MHO: Like a few other things lately, smacks of near blatant eugenics...... :\
Cindy Sue: Thanks for coming by. It is also abandonment of our brothers and sisters when they need our love the most.
But what we have to realize, Tabs, is that the death-on-demand people really probably would think it would have been just fine for you to have killed yourself during that time. From their perspective, your having come out of it and being glad now that you didn't commit suicide counts for nothing, evidentially. If you had exercised your "choice" to die during that time, then they would have thought that perfectly okay.
Y'know, I studied post-modernism in Literature and decided that it wasn't worth my time. It was full of self-pity, self-service, and existential failure. I got very tired of reading people whining about how horrible everything is and how futile the world is. I got tired of reading about people who intentionally made bad decisions because they couldn't bring themselves to fight to do the right thing.
I drowned in SOMETIMES A GREAT NOTION and dispaired over SLAUGHTERHOUSE FIVE. Kesey and Vonnegut Jr. will never be on the top of my favorites list.
I came to this conclusion: post-modernism glories in futility. It's practically a religon of failure. The world is doomed. All that is, is rot.
I like the Romantics. Their dreamy way of worshiping nature did bring them to confront dismay in their own lives, but there was so much more power in them - Byron, a deist with a dim view of humanity, still had moments when he gloried in life and the mystery of living. Blake, whose MARRIAGE OF HEAVEN AND HELL made me cheer, burned like a star in his descent.
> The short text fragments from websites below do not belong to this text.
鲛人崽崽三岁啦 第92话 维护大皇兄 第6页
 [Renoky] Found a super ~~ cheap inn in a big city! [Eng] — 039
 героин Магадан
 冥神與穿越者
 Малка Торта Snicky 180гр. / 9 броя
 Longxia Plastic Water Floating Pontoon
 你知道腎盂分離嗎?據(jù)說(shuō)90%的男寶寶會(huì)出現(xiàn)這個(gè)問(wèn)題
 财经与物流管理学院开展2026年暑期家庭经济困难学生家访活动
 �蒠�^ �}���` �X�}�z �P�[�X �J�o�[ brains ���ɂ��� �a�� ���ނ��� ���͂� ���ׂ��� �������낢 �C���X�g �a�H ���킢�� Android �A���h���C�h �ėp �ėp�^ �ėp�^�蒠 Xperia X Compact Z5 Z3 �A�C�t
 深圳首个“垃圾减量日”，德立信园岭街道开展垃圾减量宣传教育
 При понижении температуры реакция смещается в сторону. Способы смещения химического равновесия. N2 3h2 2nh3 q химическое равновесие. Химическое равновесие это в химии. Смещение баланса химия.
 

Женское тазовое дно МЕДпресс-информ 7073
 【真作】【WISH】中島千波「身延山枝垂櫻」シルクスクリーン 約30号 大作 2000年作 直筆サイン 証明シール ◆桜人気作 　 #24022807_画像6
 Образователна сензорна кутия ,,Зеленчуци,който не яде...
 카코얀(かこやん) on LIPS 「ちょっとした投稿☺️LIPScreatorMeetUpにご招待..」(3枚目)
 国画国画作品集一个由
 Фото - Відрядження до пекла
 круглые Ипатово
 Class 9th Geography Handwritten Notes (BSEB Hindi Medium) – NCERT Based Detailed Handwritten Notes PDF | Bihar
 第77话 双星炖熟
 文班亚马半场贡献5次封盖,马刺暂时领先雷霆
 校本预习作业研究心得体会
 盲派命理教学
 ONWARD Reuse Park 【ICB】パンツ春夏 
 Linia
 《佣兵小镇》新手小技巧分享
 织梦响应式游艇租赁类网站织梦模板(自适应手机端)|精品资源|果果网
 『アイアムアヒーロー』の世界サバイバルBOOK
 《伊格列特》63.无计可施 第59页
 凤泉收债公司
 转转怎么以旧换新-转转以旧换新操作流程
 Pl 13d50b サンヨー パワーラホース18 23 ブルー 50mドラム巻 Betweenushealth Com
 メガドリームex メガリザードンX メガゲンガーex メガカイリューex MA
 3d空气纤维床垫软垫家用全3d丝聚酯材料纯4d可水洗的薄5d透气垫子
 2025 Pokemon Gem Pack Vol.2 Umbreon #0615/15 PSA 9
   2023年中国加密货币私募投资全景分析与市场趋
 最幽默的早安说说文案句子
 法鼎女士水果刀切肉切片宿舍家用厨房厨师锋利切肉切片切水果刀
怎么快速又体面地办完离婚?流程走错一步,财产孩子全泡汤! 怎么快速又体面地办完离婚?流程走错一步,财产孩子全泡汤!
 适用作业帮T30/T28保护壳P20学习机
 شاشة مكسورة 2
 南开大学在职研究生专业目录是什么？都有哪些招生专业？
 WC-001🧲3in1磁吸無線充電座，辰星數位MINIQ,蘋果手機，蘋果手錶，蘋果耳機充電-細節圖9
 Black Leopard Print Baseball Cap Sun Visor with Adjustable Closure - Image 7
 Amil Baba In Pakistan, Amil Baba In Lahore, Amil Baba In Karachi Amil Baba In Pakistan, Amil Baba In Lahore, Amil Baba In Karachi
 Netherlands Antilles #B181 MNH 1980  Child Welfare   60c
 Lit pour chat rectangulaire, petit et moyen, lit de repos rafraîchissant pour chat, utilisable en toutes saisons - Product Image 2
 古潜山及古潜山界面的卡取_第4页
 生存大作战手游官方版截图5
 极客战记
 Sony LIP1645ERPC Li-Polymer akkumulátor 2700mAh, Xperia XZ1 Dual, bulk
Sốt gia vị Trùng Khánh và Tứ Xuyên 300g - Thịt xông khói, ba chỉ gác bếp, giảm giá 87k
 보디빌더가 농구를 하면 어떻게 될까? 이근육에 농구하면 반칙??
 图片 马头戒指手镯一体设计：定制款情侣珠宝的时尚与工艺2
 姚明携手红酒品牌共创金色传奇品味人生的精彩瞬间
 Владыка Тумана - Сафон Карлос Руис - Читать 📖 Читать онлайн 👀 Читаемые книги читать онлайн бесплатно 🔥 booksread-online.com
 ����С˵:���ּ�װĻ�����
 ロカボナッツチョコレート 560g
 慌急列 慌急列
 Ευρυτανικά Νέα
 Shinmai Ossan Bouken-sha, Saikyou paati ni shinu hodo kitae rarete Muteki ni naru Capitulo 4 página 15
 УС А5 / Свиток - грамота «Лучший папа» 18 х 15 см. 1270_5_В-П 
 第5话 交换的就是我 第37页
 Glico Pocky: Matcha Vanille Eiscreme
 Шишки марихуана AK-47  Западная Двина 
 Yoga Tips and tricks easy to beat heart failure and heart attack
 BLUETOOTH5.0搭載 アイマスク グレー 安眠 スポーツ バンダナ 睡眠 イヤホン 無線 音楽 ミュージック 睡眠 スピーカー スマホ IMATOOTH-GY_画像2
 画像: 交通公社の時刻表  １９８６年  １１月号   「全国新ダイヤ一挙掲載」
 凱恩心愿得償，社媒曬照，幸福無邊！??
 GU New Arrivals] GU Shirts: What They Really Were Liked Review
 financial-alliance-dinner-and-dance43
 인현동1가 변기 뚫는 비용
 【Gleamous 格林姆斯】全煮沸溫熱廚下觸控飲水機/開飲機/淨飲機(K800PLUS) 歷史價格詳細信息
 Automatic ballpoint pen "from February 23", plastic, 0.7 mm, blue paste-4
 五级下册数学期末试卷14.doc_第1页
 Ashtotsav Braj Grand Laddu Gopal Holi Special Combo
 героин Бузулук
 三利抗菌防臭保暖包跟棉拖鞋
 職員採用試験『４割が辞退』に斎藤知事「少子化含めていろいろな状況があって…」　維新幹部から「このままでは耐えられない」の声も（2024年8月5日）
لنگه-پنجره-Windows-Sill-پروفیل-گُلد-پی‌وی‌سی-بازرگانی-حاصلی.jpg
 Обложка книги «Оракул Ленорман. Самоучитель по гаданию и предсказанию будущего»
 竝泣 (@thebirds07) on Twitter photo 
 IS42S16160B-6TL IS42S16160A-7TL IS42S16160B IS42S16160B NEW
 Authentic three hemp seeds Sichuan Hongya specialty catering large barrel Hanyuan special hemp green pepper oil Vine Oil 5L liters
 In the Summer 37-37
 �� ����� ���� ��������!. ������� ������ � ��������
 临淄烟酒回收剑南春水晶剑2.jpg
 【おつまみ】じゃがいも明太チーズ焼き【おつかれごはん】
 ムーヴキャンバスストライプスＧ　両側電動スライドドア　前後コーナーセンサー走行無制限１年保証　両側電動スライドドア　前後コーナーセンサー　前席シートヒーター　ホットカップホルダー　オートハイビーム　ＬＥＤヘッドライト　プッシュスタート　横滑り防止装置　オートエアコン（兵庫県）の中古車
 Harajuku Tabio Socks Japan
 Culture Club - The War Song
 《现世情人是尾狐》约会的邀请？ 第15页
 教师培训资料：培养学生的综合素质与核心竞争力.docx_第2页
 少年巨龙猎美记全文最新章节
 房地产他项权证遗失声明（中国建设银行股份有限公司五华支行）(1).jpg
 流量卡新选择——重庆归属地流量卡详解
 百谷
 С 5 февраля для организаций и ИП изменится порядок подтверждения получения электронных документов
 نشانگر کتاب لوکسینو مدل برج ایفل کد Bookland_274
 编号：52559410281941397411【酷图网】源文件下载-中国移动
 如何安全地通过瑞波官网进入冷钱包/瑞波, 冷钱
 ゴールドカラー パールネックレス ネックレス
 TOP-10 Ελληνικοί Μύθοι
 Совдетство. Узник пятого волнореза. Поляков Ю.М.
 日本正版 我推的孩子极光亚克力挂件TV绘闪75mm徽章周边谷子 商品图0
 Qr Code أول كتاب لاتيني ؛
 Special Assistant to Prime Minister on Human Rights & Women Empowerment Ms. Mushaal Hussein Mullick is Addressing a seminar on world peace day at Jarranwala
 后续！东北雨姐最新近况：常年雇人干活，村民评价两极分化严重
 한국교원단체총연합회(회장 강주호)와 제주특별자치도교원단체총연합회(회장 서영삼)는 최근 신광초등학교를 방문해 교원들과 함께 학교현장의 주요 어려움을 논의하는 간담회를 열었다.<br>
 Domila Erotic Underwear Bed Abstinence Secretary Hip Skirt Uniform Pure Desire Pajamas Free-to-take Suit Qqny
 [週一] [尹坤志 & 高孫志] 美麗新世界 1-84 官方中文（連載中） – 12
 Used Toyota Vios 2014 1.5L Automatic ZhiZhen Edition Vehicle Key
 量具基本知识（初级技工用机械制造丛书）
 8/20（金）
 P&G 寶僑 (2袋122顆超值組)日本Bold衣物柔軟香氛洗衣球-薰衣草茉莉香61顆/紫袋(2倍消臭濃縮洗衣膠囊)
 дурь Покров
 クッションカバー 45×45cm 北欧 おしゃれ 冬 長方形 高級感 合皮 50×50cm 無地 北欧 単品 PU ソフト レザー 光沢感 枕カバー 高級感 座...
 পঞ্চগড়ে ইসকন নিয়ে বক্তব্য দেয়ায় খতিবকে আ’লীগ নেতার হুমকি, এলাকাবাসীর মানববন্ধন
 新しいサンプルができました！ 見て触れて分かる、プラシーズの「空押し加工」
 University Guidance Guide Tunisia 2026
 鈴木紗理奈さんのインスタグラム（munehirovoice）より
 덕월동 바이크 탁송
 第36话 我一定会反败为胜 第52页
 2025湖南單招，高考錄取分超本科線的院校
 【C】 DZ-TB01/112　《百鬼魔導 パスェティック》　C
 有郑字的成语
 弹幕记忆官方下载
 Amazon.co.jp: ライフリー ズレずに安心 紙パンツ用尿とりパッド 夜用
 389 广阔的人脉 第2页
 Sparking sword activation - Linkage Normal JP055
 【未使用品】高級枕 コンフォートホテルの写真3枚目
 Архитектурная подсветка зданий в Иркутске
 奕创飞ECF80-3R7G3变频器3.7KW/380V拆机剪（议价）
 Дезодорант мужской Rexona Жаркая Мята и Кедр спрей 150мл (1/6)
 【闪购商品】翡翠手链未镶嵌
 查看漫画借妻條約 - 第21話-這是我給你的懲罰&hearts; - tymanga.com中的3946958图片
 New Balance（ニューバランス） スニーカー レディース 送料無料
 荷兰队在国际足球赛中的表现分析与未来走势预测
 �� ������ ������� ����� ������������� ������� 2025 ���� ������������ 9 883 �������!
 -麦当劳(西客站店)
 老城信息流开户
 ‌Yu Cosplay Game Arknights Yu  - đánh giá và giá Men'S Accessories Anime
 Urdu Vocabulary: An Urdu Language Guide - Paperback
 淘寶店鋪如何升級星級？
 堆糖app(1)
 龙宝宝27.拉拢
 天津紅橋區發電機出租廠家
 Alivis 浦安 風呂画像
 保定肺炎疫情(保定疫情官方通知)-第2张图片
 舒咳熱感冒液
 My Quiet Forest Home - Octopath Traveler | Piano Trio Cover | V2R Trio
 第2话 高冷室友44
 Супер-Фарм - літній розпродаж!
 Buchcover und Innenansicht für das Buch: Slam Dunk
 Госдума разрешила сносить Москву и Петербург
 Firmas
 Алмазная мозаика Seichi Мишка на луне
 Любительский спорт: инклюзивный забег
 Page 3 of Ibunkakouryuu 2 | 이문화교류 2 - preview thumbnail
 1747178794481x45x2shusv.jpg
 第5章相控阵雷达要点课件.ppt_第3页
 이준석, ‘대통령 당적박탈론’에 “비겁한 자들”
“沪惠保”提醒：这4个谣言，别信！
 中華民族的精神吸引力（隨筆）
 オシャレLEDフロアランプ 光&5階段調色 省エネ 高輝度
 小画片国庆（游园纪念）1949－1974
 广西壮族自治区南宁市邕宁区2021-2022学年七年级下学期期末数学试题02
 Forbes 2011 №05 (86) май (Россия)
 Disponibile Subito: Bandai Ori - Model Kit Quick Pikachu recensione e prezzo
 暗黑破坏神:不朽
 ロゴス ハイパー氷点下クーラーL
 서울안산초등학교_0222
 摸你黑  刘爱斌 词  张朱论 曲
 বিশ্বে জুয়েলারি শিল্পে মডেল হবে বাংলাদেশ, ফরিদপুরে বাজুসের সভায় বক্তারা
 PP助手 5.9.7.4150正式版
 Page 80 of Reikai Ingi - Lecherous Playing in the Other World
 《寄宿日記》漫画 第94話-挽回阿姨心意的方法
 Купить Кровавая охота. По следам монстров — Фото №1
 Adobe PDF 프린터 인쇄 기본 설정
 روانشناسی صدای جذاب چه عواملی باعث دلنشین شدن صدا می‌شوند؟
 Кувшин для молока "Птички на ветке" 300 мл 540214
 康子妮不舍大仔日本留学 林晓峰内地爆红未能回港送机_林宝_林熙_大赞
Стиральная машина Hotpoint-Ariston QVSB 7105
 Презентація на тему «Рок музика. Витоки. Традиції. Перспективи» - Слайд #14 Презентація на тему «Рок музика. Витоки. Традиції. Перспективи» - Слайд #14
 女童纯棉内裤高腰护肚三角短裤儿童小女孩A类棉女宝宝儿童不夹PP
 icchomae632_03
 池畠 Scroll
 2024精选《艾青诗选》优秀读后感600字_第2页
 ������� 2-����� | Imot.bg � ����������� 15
Mad or inspired, I cannot say, but whatever, they're both a hell of a lot better than the post-modernists who look at life as a shallow teaspoon and refuse to get into any depths.
Even more than the Romantics, I love Swift and Pope. Satire, my friends, bluntly pointing out the errors of our ways in order to correct them - that's what I admire.
This passion for death that the current world has is unwholesome. It's like nobody wants to see anything beautiful in even the darkest hardships. A man murders his young daughter because she has cerebral palsey and is pitied - his act called a "mercy killing" because nobody wants to believe it's possible for a girl like that to have a happy, "normal" life. What he did was a "kindness."
Makes me wonder how long it'll be before folks like Andrea Yates start receiving gold metals instead of jail sentences.
I'll stick to the Romantics, thanks.